The metric he’s using is “adjusted EBITDA.” EBITDA (earnings before interest, taxes, depreciation, and amortization) is a common, if disputed, way to calculate profits because it excludes items that are often based on the company’s history rather than current operations. But Twitter took things a step further with adjusted EBITDA, which also excludes the stock it gives to employees.
That is quite a thing to ignore. Twitter spent more than $79 million on stock-based compensation in the first nine months of this year, or more than 14% of all its expenses. It also has nearly $200 million in unrecorded costs for stock that was promised to employees and will vest over the next three years. Not to mention that Twitter intends to pay its executives largely in stock. (CEO Dick Costolo only makes a base salary of $14,000 a year, for instance.)
So it’s no wonder that, once you ignore those expenses, the company turns profitable, making $21.2 million last year and $30.7 million in the first three quarters of this year. In reality, when all expenses are taken into account, Twitter lost $79.4 million and $133.9 million in those respective periods.
Twitter says its management team prefers adjusted EBITDA as a way of assessing the company’s performance because the metric can “help identify underlying trends in our business that could otherwise be masked” by expenses like stock-based compensation.
OK! But Twitter doesn’t ignore the cash salaries it pays to employees or the expense of feeding its flock in the company’s well-stocked cafeteria.
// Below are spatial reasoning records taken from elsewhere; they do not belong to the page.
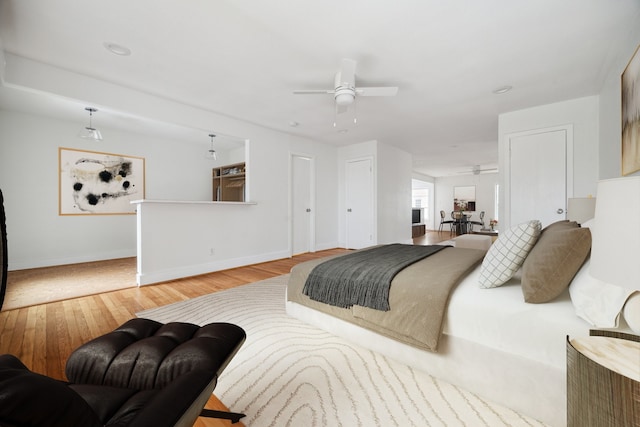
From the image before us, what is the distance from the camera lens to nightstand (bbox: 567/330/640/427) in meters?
0.59

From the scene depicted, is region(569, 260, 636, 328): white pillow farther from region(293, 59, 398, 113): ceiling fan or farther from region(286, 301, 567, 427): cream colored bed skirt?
region(293, 59, 398, 113): ceiling fan

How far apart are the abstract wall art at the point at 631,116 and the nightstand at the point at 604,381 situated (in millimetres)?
2082

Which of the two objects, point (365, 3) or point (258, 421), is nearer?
point (258, 421)

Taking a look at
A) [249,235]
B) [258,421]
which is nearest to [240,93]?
[249,235]

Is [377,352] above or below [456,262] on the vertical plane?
below

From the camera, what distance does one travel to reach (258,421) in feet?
4.03

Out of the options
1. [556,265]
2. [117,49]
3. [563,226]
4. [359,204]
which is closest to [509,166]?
[359,204]

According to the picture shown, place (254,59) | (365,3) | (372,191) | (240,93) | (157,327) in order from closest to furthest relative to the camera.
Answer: (157,327) < (365,3) < (254,59) < (240,93) < (372,191)

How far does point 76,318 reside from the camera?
2373 mm

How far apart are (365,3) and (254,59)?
121 cm

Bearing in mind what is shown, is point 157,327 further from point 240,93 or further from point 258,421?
point 240,93

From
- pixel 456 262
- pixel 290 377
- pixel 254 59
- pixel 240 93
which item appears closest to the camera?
pixel 290 377

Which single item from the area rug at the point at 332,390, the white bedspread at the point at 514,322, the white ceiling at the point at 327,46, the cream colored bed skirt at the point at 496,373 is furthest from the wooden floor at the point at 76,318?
the white ceiling at the point at 327,46

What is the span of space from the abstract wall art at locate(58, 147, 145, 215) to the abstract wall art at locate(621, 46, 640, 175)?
695 cm
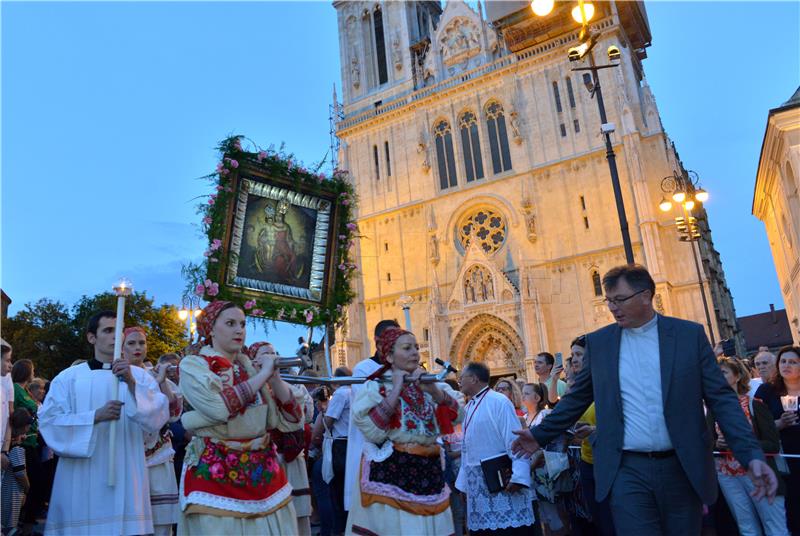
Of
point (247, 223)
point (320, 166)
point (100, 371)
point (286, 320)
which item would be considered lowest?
point (100, 371)

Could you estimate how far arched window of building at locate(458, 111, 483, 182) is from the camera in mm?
29703

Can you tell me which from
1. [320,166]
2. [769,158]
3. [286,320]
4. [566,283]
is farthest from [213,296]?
[566,283]

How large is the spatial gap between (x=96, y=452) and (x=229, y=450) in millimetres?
1224

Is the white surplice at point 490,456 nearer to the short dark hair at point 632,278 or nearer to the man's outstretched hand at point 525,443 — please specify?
the man's outstretched hand at point 525,443

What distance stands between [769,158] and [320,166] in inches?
658

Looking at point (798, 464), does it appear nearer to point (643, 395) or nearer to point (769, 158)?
point (643, 395)

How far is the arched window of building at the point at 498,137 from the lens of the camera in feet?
95.7

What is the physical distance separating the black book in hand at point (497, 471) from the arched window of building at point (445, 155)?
84.8ft

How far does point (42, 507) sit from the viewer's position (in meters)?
6.03

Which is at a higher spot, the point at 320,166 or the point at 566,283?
the point at 566,283

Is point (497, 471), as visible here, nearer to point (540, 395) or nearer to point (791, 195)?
point (540, 395)

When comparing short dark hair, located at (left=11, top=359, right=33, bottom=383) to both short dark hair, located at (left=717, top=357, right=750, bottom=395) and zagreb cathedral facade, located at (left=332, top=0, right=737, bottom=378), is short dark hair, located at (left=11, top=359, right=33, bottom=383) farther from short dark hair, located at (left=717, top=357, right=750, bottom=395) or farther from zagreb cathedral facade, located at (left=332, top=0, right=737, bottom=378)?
zagreb cathedral facade, located at (left=332, top=0, right=737, bottom=378)

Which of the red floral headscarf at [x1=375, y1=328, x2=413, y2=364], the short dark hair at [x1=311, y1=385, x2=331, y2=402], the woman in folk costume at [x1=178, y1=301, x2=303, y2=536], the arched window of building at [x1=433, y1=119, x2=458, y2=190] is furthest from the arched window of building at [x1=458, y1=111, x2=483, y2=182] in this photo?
the woman in folk costume at [x1=178, y1=301, x2=303, y2=536]

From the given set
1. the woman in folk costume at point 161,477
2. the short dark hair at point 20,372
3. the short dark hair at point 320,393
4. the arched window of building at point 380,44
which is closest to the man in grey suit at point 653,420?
the woman in folk costume at point 161,477
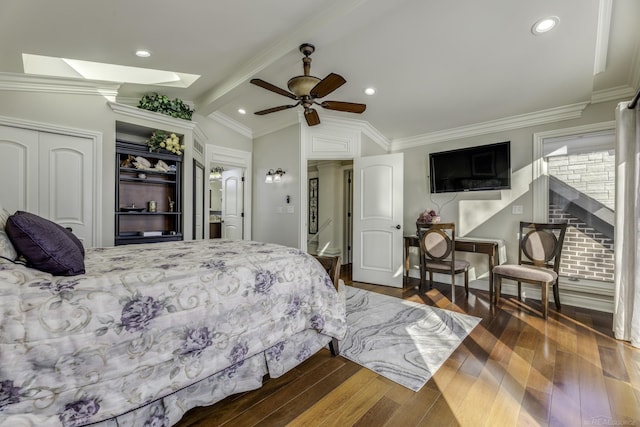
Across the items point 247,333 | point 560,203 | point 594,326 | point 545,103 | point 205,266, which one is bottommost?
point 594,326

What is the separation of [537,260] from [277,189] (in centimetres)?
370

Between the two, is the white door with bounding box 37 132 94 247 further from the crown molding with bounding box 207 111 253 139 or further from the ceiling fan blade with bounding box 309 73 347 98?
the ceiling fan blade with bounding box 309 73 347 98

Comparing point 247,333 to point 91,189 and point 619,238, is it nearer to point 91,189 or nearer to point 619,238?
point 91,189

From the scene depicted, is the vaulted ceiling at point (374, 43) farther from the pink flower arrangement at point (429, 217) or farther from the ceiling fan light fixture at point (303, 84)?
the pink flower arrangement at point (429, 217)

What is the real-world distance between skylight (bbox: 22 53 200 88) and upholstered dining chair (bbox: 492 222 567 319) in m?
4.24

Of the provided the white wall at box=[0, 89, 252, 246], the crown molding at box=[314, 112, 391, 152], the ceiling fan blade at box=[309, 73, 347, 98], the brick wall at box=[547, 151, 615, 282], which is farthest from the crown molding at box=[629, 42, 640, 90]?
the white wall at box=[0, 89, 252, 246]

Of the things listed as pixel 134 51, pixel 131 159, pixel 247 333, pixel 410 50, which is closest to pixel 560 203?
pixel 410 50

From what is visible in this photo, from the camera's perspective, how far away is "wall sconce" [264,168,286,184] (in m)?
4.64

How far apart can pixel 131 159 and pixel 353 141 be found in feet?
9.92

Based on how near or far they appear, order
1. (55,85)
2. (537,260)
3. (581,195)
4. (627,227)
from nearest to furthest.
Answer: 1. (627,227)
2. (55,85)
3. (537,260)
4. (581,195)

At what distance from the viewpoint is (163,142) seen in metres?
3.51

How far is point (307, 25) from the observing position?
2221 mm

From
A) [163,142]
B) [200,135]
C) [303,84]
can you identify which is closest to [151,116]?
[163,142]

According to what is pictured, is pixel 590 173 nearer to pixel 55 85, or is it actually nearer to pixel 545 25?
pixel 545 25
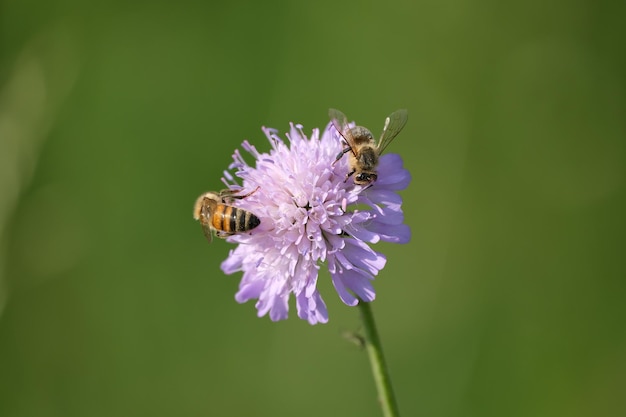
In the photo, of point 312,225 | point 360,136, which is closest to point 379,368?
point 312,225

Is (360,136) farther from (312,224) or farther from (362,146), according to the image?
(312,224)

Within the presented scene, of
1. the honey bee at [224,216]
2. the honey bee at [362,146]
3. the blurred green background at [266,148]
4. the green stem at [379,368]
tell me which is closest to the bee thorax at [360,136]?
the honey bee at [362,146]

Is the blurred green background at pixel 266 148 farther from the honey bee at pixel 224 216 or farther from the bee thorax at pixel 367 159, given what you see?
the bee thorax at pixel 367 159

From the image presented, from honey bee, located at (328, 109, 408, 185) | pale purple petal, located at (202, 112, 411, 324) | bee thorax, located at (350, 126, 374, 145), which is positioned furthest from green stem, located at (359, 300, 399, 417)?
bee thorax, located at (350, 126, 374, 145)

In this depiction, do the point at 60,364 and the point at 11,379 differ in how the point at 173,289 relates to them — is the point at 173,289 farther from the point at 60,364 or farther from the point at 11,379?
the point at 11,379

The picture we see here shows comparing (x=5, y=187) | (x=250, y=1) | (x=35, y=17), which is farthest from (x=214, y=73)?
(x=5, y=187)

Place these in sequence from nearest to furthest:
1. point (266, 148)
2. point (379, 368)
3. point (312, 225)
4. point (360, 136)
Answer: point (379, 368), point (312, 225), point (360, 136), point (266, 148)
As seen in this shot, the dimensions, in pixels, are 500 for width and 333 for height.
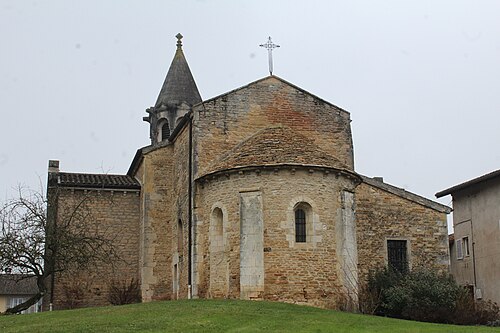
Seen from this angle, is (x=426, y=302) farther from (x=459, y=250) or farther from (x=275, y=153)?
(x=459, y=250)

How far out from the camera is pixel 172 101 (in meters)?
40.7

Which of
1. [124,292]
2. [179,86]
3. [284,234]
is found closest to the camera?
[284,234]

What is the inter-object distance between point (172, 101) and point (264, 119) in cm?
1433

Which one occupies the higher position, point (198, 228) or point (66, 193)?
point (66, 193)

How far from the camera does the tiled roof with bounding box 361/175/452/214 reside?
28531mm

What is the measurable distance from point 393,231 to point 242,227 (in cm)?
803

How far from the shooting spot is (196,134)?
26469mm

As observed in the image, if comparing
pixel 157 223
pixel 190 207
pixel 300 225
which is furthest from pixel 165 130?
pixel 300 225

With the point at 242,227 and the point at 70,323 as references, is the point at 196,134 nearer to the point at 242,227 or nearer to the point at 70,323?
the point at 242,227

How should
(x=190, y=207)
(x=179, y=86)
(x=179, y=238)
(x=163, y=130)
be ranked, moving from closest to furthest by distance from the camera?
1. (x=190, y=207)
2. (x=179, y=238)
3. (x=163, y=130)
4. (x=179, y=86)

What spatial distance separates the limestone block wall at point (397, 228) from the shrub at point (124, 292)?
10198mm

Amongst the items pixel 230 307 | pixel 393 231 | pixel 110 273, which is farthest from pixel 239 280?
pixel 110 273

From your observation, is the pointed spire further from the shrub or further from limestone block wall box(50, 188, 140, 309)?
the shrub

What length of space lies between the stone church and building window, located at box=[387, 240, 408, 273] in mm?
43
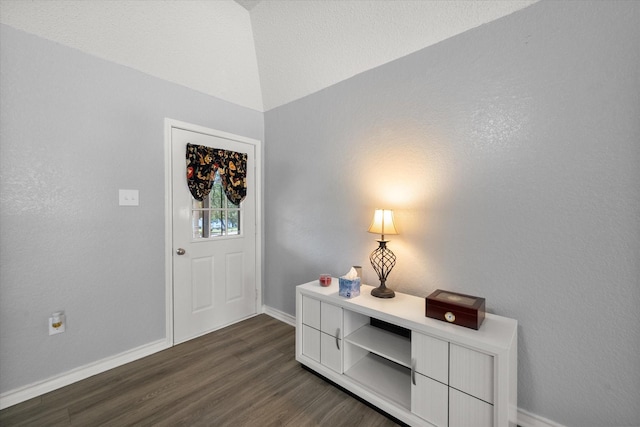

Stock is just another form of compensation—and for tech companies like Twitter, an enormous expense. The company’s use of adjusted EBITDA has been deemed “shady” by Fortune and a “baloney number” by Bloomberg.
But that’s not stopping Gupta, who told investors that Twitter aims to increase its adjusted EBITDA margin from 7.3%, where it stands now, to between 35% and 40% over an unspecified period. That would be impressive growth, but it doesn’t necessarily mean the company would be out of the red by any reasonable measure.